» **Problem details**:
The listing that follows should be copied in full and exactly, with no pictures.

» **Data to use**:
____________________

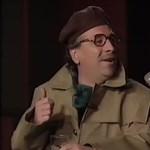 """""""Én, a Gyula, meg az Ottó, a Tóth Ottó"""" – Bajor Imrére emlékezünk"""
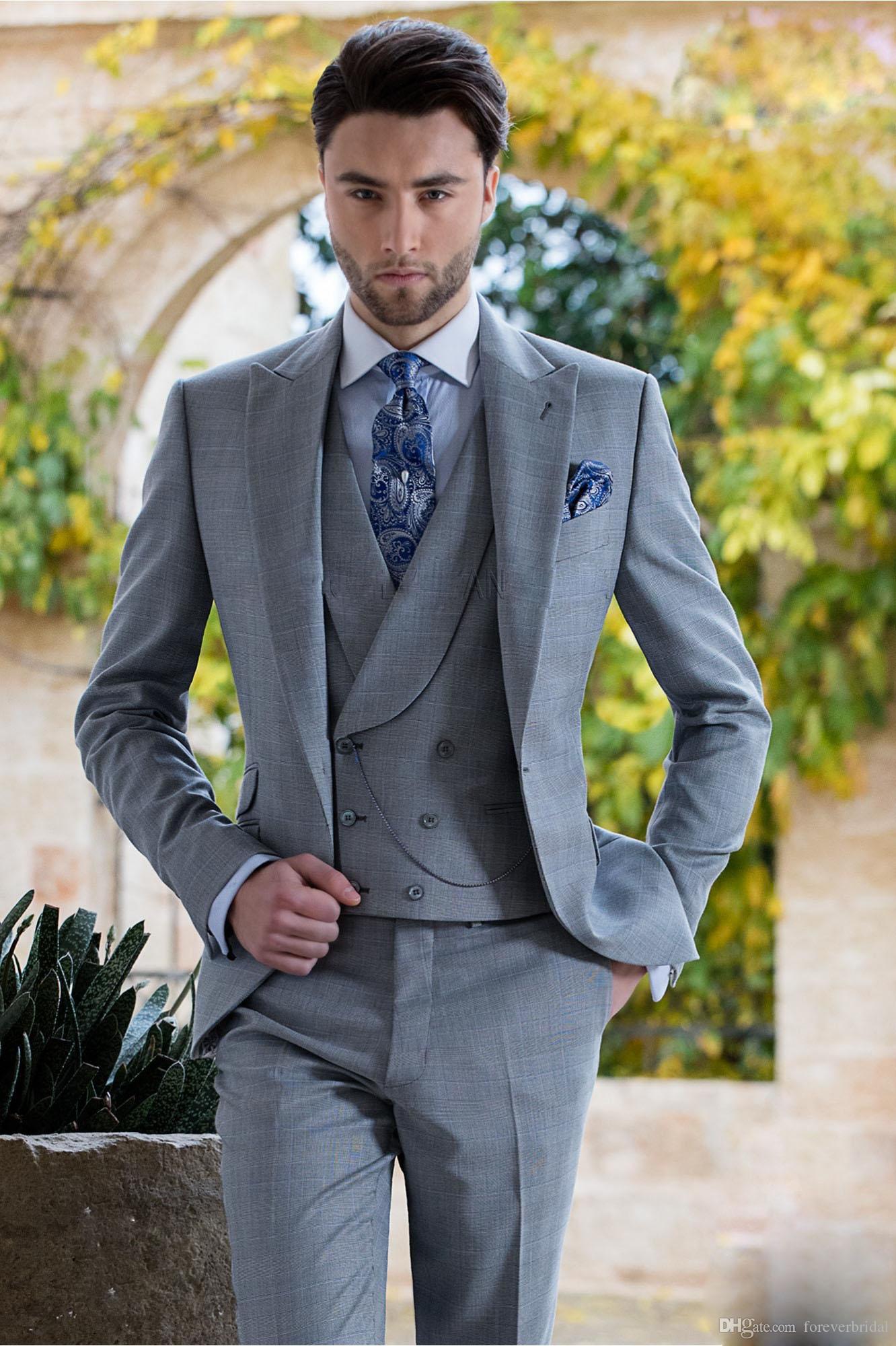 2019 formal estilo italiano homens ternos de casamento de prata de três peças (jaqueta + calça + colete) um botão smoking moda masculina jaqueta conjunto de roupas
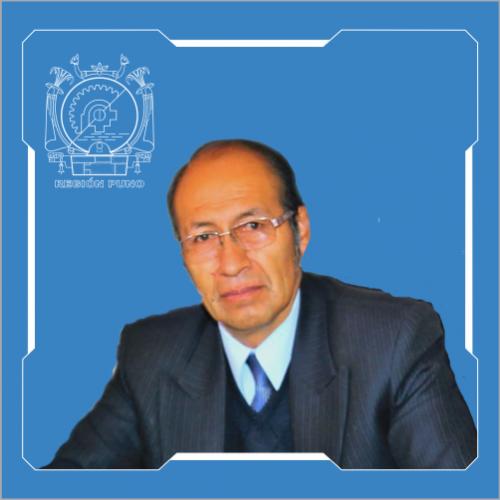 Lic. Gerardo, CHURA ABARCA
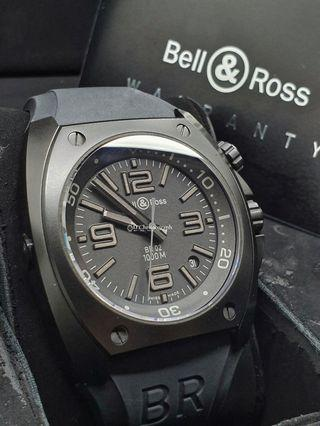 Bell and Ross Diver Phantom BR02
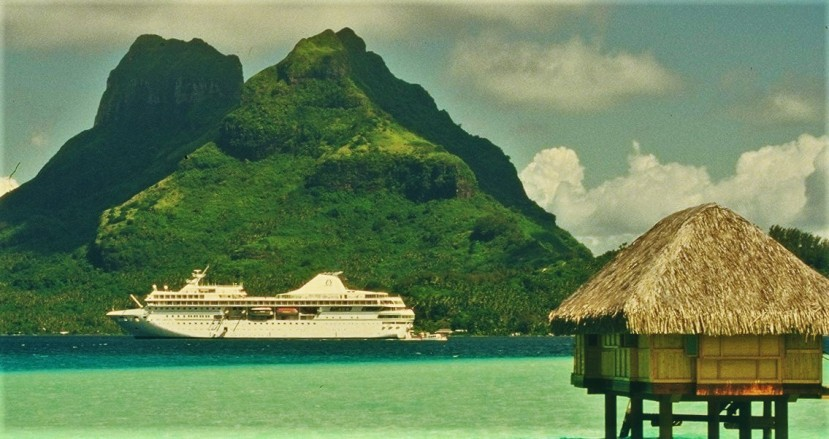 The featured image shows the Paul Gauguin at anchor in the Society Islands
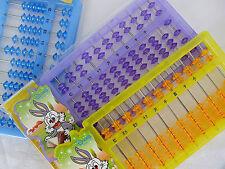 Chinois Couleur Abacus Calculatrice mathématique Apprentissage Instruction School Children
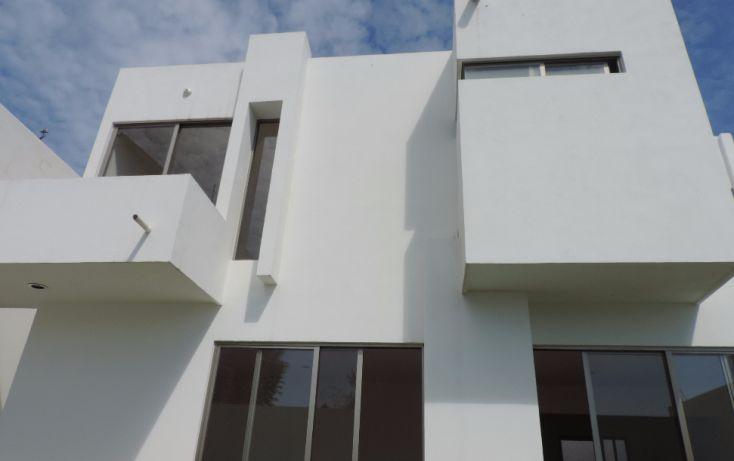 Foto de casa en venta en, tzompantle norte, cuernavaca, morelos, 1477625 no 18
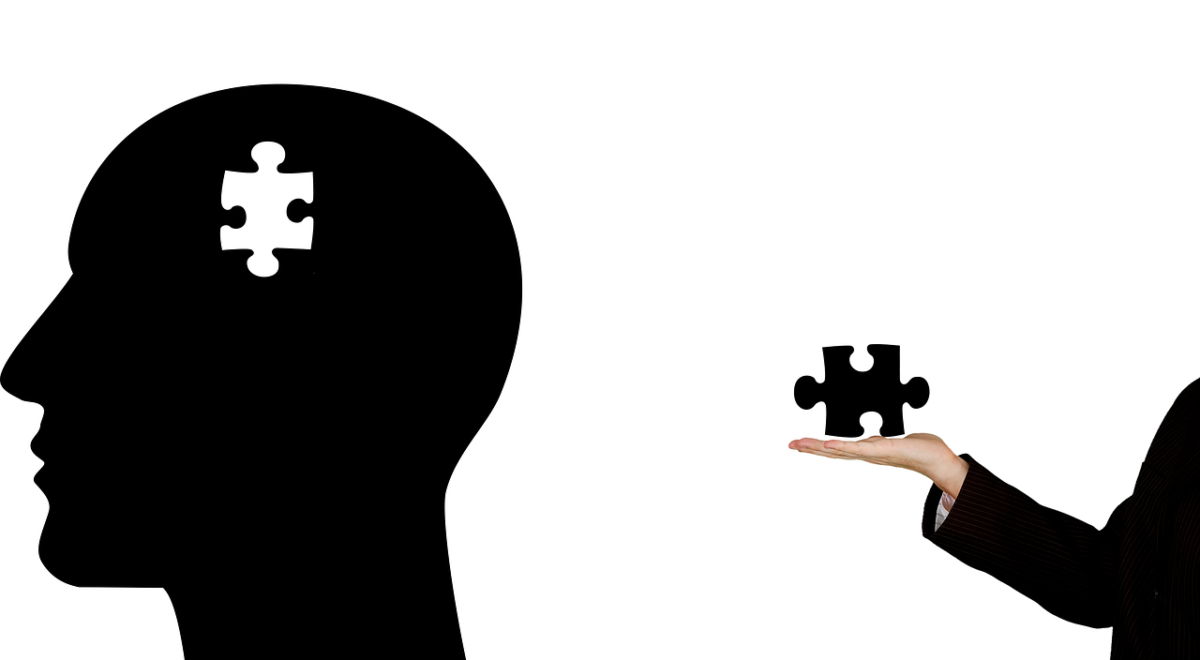 Mental health graphic with puzzle piece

____________________

» **Written solution**:
 """""""Én, a Gyula, meg az Ottó, a Tóth Ottó"""" – Bajor Imrére emlékezünk"""
 2019 formal estilo italiano homens ternos de casamento de prata de três peças (jaqueta + calça + colete) um botão smoking moda masculina jaqueta conjunto de roupas
 Lic. Gerardo, CHURA ABARCA
 Bell and Ross Diver Phantom BR02
 The featured image shows the Paul Gauguin at anchor in the Society Islands
 Chinois Couleur Abacus Calculatrice mathématique Apprentissage Instruction School Children
 Foto de casa en venta en, tzompantle norte, cuernavaca, morelos, 1477625 no 18
 Mental health graphic with puzzle piece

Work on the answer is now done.